[start]

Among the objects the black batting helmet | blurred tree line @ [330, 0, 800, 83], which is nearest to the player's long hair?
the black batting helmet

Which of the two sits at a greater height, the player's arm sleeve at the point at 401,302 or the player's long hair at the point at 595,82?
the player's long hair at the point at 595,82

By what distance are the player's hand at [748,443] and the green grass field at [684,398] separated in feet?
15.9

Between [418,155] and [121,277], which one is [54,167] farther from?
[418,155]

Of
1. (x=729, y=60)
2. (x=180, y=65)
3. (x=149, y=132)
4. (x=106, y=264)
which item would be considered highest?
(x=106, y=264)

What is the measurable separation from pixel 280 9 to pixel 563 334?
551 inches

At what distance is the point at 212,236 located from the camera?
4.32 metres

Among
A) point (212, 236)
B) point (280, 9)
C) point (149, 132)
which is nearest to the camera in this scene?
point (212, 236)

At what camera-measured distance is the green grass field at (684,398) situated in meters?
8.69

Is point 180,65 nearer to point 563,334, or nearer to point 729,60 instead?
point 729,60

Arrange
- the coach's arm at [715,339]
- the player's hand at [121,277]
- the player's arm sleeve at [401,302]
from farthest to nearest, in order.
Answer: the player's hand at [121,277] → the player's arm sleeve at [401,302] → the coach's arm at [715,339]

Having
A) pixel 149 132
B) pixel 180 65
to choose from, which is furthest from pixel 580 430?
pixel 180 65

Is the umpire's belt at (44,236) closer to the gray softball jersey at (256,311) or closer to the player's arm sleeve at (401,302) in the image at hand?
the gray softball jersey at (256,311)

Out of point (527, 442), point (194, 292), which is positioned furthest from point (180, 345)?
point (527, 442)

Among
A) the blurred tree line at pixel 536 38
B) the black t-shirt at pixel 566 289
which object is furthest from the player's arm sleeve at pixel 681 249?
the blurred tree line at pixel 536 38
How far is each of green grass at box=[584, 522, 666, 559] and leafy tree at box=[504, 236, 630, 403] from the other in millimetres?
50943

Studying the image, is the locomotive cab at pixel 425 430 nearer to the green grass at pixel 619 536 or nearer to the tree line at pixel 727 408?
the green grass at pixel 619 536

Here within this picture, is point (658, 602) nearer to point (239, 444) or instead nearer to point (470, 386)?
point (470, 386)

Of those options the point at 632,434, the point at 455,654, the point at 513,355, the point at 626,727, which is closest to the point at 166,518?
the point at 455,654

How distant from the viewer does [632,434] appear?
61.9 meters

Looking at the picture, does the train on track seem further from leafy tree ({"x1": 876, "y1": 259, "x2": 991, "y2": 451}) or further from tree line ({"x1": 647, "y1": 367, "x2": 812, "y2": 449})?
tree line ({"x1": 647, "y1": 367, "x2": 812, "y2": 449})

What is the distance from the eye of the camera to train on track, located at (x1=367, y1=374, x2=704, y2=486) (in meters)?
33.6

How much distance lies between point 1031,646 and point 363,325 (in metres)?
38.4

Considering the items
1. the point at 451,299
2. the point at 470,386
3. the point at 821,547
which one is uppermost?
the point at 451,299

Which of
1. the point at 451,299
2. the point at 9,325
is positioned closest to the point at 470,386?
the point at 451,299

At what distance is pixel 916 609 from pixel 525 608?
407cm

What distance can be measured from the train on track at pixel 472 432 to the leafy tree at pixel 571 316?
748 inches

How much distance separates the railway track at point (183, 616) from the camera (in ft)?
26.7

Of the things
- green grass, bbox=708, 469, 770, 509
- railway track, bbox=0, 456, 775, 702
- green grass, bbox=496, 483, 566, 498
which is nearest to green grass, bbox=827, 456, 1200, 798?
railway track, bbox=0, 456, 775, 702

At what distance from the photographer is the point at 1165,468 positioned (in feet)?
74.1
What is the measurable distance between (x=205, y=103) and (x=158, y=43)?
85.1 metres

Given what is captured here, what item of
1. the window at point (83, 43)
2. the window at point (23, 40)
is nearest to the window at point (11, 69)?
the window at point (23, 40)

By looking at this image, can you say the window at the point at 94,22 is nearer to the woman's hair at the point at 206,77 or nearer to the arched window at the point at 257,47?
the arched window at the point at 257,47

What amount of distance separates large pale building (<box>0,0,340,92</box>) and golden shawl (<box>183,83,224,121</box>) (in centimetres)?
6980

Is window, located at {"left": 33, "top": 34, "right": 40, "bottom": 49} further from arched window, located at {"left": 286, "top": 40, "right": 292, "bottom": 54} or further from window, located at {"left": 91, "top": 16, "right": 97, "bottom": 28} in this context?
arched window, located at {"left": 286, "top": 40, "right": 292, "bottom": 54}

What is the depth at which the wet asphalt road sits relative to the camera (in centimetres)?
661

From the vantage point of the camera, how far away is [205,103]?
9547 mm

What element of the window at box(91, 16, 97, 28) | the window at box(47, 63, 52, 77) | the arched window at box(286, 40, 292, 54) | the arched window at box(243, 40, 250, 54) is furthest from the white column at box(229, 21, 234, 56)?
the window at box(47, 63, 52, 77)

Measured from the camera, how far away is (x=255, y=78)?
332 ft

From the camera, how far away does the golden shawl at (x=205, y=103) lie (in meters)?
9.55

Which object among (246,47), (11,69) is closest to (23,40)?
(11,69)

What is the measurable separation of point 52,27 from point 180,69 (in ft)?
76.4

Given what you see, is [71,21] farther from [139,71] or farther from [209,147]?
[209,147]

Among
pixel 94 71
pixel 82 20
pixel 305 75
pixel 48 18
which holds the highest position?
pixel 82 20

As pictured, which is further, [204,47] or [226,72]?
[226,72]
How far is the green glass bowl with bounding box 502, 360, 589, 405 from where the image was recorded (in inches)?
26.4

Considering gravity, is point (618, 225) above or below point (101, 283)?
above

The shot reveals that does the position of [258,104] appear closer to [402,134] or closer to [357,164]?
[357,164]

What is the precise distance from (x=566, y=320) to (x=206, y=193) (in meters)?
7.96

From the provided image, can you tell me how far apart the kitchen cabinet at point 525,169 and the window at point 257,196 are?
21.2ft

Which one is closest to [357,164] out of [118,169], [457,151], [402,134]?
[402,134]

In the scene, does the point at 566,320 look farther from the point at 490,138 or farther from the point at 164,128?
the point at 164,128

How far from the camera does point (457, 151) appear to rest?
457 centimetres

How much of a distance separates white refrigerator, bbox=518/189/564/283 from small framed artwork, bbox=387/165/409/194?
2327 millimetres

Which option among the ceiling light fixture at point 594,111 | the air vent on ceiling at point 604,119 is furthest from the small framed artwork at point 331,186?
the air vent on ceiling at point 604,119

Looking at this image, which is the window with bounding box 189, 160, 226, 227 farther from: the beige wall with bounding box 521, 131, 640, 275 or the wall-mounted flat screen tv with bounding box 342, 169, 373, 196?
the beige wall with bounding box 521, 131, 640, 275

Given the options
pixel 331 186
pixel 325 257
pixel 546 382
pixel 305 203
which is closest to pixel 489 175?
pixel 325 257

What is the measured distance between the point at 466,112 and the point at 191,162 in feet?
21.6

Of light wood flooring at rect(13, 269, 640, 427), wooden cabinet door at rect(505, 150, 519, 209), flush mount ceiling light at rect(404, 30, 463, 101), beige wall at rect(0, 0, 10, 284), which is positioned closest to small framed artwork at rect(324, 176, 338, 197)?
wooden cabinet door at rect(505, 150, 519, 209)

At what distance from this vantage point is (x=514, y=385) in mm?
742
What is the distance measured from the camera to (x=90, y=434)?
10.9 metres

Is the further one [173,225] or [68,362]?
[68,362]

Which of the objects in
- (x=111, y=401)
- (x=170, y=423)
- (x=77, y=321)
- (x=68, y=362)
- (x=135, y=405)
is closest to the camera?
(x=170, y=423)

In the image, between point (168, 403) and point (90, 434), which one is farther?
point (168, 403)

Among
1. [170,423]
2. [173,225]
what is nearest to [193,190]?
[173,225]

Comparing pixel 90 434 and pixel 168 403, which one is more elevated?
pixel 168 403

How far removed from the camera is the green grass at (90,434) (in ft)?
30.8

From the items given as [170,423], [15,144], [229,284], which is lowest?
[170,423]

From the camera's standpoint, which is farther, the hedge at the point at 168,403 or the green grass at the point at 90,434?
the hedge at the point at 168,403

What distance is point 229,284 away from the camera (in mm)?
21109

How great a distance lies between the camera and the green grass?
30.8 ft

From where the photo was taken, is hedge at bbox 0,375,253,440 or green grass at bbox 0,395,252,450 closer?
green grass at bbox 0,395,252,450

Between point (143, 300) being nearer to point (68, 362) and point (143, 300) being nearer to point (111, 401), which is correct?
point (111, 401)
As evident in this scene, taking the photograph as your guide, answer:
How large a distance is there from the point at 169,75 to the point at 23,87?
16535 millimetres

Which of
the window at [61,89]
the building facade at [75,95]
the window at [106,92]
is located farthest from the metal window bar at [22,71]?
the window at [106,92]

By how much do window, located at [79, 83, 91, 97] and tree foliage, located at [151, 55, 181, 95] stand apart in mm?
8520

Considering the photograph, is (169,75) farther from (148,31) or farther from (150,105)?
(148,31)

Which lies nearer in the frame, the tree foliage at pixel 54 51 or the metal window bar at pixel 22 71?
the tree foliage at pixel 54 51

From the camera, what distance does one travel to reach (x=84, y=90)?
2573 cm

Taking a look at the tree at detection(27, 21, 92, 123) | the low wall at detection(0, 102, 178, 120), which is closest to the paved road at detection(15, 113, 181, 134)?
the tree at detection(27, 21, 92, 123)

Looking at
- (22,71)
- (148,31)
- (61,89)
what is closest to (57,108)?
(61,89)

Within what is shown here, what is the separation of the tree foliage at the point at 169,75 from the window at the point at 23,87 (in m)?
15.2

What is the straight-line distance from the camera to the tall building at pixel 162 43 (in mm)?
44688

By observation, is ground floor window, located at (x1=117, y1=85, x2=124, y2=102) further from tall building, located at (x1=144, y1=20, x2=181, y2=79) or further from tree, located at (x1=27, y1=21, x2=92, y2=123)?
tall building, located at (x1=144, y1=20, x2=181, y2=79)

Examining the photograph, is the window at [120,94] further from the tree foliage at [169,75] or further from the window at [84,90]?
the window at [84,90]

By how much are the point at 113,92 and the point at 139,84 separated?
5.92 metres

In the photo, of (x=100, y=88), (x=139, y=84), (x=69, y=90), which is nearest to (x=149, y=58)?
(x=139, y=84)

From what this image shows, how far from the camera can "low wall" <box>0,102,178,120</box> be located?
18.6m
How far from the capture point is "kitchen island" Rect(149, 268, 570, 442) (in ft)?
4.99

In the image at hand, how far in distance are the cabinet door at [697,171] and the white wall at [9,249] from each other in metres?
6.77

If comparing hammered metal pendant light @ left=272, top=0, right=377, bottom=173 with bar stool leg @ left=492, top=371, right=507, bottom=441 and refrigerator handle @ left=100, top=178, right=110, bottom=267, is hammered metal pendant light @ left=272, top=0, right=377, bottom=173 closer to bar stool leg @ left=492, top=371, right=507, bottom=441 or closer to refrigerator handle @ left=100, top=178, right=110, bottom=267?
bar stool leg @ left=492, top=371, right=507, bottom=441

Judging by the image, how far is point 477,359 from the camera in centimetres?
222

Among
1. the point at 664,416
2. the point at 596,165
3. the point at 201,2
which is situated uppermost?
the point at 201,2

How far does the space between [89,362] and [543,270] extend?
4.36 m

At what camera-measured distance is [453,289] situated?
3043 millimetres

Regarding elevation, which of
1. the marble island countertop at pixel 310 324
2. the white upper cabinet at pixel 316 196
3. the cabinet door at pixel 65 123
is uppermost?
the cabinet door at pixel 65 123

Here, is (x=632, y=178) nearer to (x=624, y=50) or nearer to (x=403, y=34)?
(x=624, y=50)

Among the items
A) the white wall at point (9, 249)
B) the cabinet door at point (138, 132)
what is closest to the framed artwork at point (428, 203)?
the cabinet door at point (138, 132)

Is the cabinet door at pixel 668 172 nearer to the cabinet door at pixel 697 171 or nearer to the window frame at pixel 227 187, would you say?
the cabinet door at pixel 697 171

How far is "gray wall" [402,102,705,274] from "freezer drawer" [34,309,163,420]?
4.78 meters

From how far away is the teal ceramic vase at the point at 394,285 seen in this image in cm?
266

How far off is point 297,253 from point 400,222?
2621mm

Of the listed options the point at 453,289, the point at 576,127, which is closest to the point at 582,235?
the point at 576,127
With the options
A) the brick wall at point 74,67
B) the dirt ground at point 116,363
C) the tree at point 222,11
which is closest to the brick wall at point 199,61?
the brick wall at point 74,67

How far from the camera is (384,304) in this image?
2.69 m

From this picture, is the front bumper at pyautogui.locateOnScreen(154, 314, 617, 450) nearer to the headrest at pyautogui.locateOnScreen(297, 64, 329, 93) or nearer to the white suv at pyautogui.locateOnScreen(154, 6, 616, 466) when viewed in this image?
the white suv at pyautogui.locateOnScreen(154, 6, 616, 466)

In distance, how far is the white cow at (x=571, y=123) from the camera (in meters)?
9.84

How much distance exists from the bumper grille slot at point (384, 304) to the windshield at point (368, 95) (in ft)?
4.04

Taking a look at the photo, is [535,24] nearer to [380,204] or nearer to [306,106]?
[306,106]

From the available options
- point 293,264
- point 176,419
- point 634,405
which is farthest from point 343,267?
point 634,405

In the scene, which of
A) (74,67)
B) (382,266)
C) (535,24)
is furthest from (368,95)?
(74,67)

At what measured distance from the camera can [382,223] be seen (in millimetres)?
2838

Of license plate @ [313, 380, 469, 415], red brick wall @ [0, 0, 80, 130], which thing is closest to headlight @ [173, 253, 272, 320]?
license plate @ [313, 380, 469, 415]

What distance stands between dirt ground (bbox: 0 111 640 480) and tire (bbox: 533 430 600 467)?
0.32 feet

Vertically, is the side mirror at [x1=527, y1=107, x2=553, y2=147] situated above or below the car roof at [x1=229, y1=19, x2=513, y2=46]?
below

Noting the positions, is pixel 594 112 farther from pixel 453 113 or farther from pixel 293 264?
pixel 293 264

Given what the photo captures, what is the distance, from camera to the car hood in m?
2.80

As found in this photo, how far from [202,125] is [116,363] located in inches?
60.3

[end]

◆ **Task goal**
Copy out the records between the line holding "How far does" and the line holding "3043 millimetres", inclusive, reproducing each line word for word.

◆ **Answer**
How far does the space between [89,362] and [543,270] extend?
4.36 m

At what camera-measured distance is [453,289] situated?
3043 millimetres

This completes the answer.